KubernetesHpaMetricsUnavailability

KubernetesHpaMetricsUnavailability #

HPA {{ $labels.namespace }}/{{ $labels.horizontalpodautoscaler }} is unable to collect metrics

Alert Rule
alert: KubernetesHpaMetricsUnavailability
annotations:
  description: |-
    HPA {{ $labels.namespace }}/{{ $labels.horizontalpodautoscaler }} is unable to collect metrics
      VALUE = {{ $value }}
      LABELS = {{ $labels }}    
  runbook: https://srerun.github.io/prometheus-alerts/runbooks/kubestate-exporter/kuberneteshpametricsunavailability/
  summary: Kubernetes HPA metrics unavailability (instance {{ $labels.instance }})
expr: kube_horizontalpodautoscaler_status_condition{status="false", condition="ScalingActive"}
  == 1
for: 0m
labels:
  severity: warning

Here is a runbook for the Prometheus alert rule KubernetesHpaMetricsUnavailability:

Meaning #

The KubernetesHpaMetricsUnavailability alert is triggered when a Kubernetes Horizontal Pod Autoscaler (HPA) is unable to collect metrics.
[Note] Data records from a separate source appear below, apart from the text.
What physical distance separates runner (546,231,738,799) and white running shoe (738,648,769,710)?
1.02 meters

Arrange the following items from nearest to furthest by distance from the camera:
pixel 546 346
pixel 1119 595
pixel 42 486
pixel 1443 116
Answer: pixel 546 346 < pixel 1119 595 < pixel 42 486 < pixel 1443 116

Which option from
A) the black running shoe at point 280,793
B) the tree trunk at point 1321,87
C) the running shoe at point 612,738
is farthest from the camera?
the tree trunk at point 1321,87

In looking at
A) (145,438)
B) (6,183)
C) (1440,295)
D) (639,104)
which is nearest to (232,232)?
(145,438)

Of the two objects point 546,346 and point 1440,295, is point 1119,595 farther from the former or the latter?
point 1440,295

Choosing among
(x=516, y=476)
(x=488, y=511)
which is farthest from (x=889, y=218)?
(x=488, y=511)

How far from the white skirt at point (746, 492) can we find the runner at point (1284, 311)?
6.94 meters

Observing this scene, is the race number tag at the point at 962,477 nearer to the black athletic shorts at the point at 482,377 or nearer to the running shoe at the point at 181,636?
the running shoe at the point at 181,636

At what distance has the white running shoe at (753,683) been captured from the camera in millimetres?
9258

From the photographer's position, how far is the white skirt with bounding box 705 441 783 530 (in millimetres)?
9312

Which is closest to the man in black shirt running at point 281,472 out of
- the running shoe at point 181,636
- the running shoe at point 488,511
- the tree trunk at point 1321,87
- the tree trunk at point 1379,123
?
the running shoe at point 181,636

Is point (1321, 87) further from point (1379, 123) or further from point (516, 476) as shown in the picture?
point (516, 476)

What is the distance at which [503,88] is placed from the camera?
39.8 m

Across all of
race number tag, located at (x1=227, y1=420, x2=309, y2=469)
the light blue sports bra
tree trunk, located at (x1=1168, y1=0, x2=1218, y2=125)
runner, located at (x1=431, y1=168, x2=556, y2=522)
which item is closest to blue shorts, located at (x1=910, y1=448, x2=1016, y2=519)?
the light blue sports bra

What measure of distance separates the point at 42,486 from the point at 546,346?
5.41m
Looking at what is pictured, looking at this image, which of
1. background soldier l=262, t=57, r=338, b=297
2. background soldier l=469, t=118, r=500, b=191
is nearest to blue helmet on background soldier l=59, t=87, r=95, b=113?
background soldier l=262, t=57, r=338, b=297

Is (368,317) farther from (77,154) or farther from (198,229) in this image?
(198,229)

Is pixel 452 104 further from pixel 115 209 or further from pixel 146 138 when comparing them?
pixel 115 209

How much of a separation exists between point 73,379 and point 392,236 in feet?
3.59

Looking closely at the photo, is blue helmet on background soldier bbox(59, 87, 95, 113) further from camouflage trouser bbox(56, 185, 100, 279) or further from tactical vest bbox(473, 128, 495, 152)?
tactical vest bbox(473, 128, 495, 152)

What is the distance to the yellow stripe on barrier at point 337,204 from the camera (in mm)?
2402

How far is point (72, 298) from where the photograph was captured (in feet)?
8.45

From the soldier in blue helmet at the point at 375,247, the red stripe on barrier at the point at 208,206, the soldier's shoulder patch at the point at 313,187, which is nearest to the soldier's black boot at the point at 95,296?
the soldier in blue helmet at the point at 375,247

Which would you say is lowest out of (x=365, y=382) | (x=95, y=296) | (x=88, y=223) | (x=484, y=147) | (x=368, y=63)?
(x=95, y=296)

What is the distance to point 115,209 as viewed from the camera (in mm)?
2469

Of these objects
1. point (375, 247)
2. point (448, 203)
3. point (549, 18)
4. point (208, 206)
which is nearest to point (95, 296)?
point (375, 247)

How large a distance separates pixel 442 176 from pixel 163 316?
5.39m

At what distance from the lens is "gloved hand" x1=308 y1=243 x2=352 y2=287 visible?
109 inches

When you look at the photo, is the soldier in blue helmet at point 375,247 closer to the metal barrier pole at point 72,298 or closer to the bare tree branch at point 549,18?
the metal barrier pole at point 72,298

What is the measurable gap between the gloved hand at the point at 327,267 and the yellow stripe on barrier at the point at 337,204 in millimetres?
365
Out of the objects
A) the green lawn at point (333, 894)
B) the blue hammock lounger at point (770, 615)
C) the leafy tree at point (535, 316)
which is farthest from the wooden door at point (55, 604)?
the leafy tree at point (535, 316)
This means that the HPA is not able to make informed scaling decisions, which can lead to unpredictable behavior and potential issues with application performance and resource utilization.

Impact #

The impact of this alert is that the affected HPA will not be able to scale the target deployment or replica set based on current metrics, which can lead to:

  • Insufficient resources being allocated to the application, resulting in performance issues or errors
  • Over-allocation of resources, resulting in wasted resources and increased costs
  • Unstable or unpredictable application behavior

Diagnosis #

To diagnose the issue, follow these steps:

  1. Check the HPA configuration to ensure that it is correctly configured to collect metrics from the target deployment or replica set.
  2. Verify that the metric collection mechanism (e.g. metrics-server, kube-state-metrics) is functioning correctly and able to provide metrics to the HPA.
  3. Check the HPA logs for any errors or issues related to metric collection.
  4. Verify that the HPA is able to connect to the Kubernetes API server and retrieve the necessary metrics.

Mitigation #

To mitigate the issue, follow these steps:

  1. Verify that the HPA configuration is correct and that the target deployment or replica set is correctly labeled.
  2. Restart the HPA controller to force a re-sync of the metrics.
  3. Check the metric collection mechanism and troubleshoot any issues found.
  4. If the issue persists, consider increasing the verbosity of the HPA logs to gather more information about the issue.
  5. If necessary, involve the Kubernetes or application team to assist with troubleshooting and resolution.

Note: This runbook provides general guidance and may need to be tailored to the specific environment and deployment.